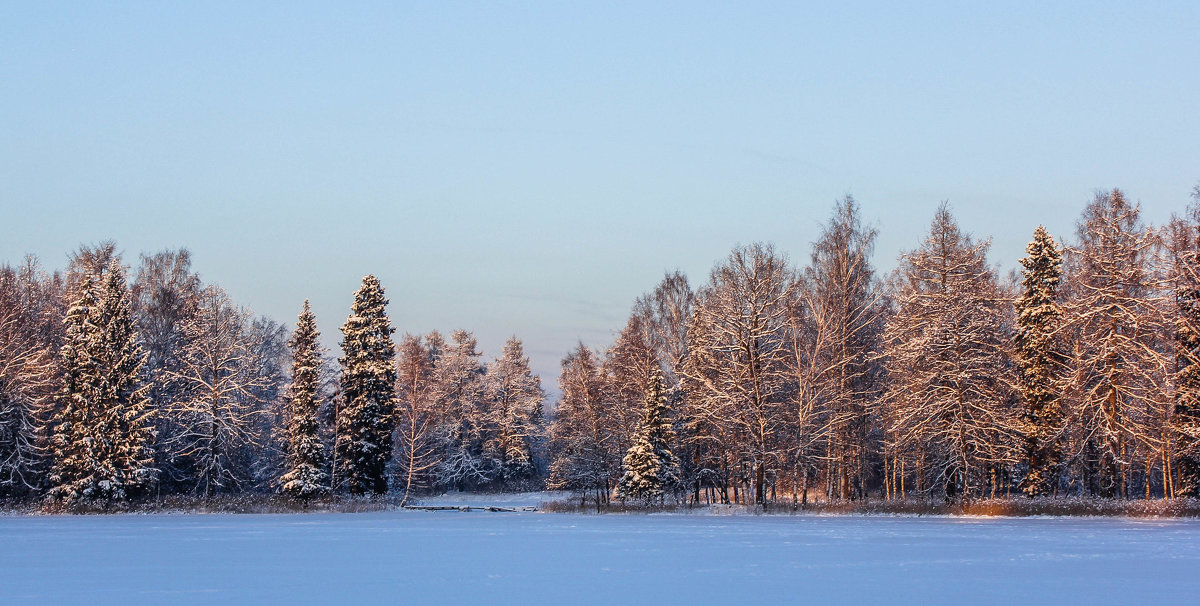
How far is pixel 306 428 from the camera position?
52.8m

* * *

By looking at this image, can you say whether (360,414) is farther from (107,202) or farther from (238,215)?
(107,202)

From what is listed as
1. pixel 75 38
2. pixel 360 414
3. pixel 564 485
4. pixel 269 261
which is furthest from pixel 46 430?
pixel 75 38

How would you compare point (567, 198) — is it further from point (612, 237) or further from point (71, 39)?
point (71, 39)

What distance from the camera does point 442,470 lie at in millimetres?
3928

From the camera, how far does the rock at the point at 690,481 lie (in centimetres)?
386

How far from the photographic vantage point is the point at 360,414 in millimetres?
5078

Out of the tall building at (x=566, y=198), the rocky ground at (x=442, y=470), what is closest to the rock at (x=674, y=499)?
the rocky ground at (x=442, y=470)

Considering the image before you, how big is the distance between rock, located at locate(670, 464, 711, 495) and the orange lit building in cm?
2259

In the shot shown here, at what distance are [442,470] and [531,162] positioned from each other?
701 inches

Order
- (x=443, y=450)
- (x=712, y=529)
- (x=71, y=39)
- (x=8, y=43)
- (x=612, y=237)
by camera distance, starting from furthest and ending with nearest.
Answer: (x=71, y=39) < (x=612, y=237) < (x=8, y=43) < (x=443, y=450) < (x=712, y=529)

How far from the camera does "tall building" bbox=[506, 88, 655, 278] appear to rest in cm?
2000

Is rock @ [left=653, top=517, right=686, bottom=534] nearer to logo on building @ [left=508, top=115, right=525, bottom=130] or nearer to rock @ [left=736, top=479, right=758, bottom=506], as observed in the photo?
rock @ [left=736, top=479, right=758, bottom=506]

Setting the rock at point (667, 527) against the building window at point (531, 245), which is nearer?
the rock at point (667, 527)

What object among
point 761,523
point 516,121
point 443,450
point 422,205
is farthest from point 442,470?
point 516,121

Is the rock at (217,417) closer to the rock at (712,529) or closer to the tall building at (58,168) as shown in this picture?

▶ **Exercise directions**: Pull out each line of the rows above that contains the word "tall", and copy it in full.

▶ **Worked solution**:
Out of the tall building at (x=566, y=198), the rocky ground at (x=442, y=470), what is closest to the rock at (x=674, y=499)?
How far from the camera does "tall building" bbox=[506, 88, 655, 278] appear to rest in cm?
Is the rock at (217,417) closer to the rock at (712,529) or closer to the tall building at (58,168) as shown in this picture?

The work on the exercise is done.